▶ [Description of the task]:
Replace "tartar sauce" with "dipping sauce" throughout the data below and return all of it otherwise unchanged. Leave out the pictures.

:::::

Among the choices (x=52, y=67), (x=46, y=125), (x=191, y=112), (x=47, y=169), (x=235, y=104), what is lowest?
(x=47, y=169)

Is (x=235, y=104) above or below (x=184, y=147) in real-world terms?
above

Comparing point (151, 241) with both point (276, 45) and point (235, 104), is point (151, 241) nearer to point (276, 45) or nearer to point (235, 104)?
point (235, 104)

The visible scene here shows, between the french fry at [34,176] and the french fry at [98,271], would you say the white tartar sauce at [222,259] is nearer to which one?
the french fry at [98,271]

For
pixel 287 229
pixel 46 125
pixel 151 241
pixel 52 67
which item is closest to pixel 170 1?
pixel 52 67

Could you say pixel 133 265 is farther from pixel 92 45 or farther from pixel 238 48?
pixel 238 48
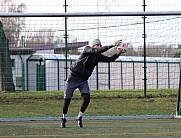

:::::

▶ [Exercise response]:
Among the choices (x=52, y=67), (x=46, y=125), (x=191, y=112), (x=47, y=169), (x=235, y=104), what is lowest?
(x=47, y=169)

Is (x=235, y=104) above or below (x=184, y=147) in real-world terms?
above

Comparing point (151, 241) with both point (276, 45) and point (235, 104), is point (151, 241) nearer to point (276, 45) or nearer to point (235, 104)?
point (235, 104)

The visible scene here shows, between the french fry at [34,176] and the french fry at [98,271], would you say the white dipping sauce at [222,259] is nearer to which one?
the french fry at [98,271]

For
pixel 287 229
pixel 46 125
pixel 151 241
pixel 52 67
which item is closest to pixel 170 1?
pixel 52 67

Could you say pixel 133 265 is farther from pixel 92 45 or farther from pixel 238 48?
pixel 238 48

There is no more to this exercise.